**Task item:** Produce exactly the lines starting at the one containing "order: Passeriformes" and ending at the last line of the material, with nothing added.

**Dataset records:**
* * * *

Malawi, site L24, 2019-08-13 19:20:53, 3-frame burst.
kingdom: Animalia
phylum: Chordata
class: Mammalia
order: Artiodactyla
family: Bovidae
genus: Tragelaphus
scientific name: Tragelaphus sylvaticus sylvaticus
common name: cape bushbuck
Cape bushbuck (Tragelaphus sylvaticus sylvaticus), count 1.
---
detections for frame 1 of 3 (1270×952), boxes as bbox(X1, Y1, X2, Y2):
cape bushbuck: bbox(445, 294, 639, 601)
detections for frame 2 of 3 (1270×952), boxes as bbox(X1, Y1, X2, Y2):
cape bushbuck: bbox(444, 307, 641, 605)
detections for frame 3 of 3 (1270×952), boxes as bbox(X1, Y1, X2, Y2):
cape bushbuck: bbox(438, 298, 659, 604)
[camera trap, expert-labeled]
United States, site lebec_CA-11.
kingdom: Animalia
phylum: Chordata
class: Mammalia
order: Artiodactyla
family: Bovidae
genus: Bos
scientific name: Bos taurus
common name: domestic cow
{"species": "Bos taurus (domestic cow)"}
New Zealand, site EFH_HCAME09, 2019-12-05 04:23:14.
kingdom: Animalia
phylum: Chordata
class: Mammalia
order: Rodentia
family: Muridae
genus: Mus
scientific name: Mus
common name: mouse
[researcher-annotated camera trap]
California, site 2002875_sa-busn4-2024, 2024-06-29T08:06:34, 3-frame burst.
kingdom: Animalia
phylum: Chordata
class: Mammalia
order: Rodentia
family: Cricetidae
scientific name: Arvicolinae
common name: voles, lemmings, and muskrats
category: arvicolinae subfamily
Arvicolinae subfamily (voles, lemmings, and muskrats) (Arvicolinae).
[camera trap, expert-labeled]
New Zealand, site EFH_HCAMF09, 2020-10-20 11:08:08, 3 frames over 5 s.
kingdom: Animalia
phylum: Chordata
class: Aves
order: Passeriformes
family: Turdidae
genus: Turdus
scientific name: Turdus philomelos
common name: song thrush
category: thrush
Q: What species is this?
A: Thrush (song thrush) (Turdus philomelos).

* * * *

**Your solution:**
order: Passeriformes
family: Turdidae
genus: Turdus
scientific name: Turdus philomelos
common name: song thrush
category: thrush
Q: What species is this?
A: Thrush (song thrush) (Turdus philomelos).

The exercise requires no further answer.